Starting at the line that contains "anel prata mil", quote every line through the end of the entries, word for word, skipping the pictures.

··········

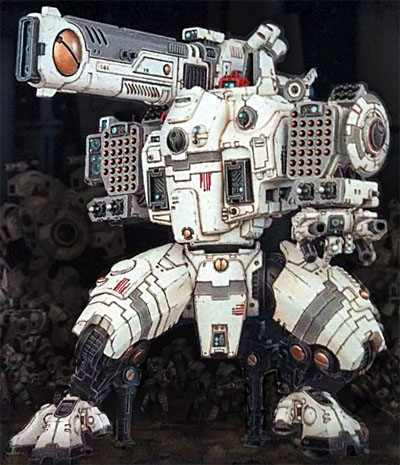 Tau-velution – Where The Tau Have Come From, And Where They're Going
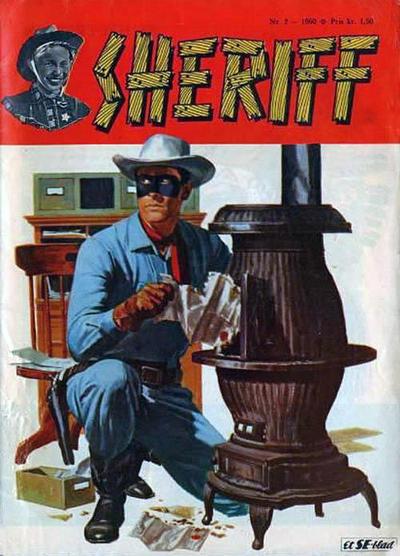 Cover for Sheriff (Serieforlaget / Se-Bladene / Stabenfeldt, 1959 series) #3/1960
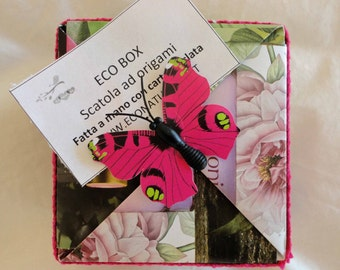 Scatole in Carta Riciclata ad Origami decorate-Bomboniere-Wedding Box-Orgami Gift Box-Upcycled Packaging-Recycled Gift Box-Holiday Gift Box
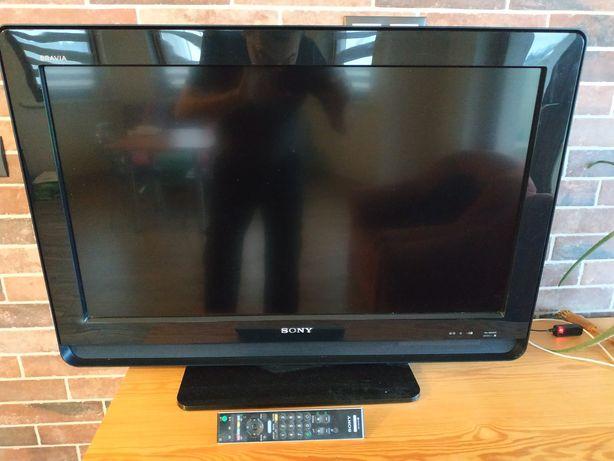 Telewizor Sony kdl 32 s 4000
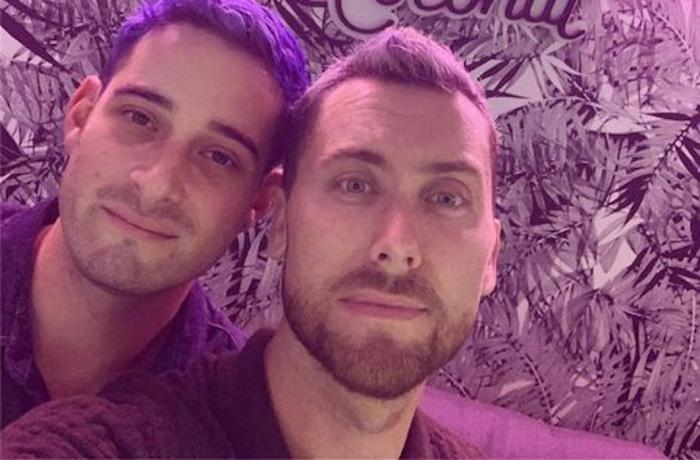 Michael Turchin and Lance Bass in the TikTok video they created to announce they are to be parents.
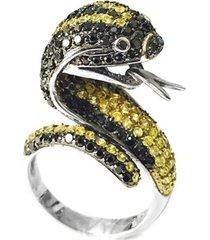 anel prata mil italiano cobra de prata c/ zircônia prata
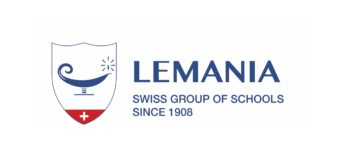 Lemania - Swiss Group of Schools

··········

◆ Expected output ◆
 anel prata mil italiano cobra de prata c/ zircônia prata
 Lemania - Swiss Group of Schools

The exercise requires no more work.